GIVEN REQUEST: Echo the data word for word, starting at the line containing "What is the extent" and continuing through the end of the data, with both ends included. Leave out the pictures.

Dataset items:
=-=-=-=-=

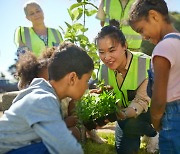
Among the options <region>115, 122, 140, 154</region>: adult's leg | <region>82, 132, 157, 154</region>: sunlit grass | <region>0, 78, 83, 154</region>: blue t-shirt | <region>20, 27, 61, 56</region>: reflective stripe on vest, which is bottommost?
<region>82, 132, 157, 154</region>: sunlit grass

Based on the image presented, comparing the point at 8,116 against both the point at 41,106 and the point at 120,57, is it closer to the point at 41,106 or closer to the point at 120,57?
the point at 41,106

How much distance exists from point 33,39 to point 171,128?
7.79ft

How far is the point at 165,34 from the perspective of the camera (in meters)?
2.36

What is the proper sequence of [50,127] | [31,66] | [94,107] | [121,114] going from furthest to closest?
[31,66]
[121,114]
[94,107]
[50,127]

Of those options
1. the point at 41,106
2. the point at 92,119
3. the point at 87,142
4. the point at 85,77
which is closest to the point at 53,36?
the point at 87,142

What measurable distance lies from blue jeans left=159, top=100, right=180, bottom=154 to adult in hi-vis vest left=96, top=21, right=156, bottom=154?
1.93ft

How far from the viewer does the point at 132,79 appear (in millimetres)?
3178

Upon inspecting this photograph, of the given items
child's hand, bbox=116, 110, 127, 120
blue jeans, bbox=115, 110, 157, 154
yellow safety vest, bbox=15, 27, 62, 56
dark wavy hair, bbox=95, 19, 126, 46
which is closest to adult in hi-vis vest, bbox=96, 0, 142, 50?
yellow safety vest, bbox=15, 27, 62, 56

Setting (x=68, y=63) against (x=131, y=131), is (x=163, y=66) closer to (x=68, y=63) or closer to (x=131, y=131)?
(x=68, y=63)

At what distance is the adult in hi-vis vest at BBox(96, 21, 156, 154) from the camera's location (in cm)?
299

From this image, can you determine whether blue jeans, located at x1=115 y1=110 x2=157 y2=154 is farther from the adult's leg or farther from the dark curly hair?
the dark curly hair

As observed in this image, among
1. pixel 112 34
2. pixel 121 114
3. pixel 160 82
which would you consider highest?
pixel 112 34

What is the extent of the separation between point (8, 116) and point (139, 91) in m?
1.47

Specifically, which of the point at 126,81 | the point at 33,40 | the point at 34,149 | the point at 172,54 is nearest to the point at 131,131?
the point at 126,81
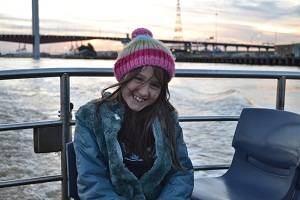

=-=-=-=-=

THE ANSWER:
What is the extent of the separation between point (8, 116) and point (139, 91) in m?
1.47

Specifically, which of the point at 126,81 | the point at 33,40 | the point at 34,149 | the point at 172,54 is nearest to the point at 131,131?
the point at 126,81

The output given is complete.